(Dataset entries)
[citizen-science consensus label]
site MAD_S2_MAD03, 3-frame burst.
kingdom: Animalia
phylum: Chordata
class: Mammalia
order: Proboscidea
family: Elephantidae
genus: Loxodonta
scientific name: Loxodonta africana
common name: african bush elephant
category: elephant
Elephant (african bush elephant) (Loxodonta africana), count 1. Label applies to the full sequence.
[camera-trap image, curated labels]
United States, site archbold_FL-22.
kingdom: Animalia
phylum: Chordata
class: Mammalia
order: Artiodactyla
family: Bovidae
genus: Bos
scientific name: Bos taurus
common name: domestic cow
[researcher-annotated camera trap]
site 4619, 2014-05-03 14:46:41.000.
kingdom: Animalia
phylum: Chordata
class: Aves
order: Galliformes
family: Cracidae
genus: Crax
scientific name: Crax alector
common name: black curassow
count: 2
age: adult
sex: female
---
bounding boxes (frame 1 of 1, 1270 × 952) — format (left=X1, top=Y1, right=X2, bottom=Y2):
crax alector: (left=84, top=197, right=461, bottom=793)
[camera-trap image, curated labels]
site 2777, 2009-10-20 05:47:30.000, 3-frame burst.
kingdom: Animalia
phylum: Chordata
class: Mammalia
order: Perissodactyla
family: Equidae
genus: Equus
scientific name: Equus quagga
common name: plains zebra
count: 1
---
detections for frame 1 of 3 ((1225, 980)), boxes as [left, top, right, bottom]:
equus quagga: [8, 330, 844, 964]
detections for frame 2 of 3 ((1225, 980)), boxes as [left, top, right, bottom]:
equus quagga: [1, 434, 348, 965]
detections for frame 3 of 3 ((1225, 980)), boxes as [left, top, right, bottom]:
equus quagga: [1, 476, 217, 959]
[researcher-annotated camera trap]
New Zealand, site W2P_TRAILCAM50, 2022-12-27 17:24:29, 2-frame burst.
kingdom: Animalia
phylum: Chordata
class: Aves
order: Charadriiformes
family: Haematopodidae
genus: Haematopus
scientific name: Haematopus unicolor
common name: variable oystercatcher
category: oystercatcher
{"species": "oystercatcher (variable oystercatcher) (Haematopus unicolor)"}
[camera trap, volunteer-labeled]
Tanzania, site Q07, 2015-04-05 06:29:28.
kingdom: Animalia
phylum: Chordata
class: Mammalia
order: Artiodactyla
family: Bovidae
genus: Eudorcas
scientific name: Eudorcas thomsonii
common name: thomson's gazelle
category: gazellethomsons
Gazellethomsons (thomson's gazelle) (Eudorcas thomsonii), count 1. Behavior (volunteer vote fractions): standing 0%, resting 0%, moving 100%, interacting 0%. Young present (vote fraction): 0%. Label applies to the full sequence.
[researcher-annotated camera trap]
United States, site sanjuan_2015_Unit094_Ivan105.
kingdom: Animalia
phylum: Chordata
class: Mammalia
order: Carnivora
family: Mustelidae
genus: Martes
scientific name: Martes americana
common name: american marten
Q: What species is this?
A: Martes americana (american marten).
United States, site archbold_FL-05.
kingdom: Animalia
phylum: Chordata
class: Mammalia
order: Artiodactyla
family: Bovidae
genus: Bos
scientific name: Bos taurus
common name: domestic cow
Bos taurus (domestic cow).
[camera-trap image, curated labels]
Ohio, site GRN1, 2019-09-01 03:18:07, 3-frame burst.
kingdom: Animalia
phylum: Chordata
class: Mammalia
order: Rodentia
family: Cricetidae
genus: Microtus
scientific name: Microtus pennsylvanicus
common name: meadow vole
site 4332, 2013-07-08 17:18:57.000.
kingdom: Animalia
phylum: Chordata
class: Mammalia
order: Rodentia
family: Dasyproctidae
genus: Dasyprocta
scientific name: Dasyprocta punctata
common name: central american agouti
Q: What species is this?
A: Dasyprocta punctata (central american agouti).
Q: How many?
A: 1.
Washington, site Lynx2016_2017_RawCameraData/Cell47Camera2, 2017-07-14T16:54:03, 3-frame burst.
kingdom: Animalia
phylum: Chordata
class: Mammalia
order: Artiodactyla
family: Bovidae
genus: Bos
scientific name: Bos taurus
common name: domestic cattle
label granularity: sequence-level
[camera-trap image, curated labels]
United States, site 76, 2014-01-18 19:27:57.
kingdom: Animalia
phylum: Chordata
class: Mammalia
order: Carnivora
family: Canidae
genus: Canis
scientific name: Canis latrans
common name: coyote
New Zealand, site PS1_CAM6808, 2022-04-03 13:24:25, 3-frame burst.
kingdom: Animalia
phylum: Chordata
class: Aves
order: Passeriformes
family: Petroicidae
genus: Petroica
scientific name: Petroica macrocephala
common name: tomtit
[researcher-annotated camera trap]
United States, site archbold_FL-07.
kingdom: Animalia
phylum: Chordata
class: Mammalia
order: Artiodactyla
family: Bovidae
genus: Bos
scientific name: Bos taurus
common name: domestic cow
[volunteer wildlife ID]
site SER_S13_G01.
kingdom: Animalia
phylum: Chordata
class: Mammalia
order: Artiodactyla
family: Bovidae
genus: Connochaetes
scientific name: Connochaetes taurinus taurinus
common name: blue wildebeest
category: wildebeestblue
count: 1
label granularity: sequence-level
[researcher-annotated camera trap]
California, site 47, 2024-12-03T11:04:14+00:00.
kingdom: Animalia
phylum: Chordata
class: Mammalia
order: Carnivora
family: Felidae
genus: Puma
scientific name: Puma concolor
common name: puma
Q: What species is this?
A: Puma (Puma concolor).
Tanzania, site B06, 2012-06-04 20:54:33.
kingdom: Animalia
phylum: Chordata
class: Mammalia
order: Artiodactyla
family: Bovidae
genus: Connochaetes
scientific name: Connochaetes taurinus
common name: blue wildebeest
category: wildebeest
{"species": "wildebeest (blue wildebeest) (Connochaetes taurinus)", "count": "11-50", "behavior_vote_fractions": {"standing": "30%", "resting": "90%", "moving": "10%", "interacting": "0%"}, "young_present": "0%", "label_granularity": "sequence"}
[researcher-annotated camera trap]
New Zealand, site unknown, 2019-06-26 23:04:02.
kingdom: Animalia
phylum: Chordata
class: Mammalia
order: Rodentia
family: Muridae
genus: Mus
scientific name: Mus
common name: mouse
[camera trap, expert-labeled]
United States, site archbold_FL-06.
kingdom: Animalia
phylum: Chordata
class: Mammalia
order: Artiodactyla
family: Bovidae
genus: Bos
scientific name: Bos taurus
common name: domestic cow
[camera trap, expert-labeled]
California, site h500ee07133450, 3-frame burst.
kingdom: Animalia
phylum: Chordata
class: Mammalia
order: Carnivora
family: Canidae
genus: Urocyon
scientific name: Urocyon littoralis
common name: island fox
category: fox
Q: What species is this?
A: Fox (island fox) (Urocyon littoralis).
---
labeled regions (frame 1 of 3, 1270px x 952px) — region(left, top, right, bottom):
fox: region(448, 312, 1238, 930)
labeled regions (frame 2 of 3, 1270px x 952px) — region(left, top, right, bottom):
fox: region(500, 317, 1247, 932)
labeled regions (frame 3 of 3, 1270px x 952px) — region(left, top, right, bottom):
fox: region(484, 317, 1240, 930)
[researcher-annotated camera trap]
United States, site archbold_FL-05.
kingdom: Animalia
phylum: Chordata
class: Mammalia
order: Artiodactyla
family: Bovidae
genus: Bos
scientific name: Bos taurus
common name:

**Action item**
Across all the entries, how many lines include "States"? Answer with the number alone.

**Answer to this problem**
7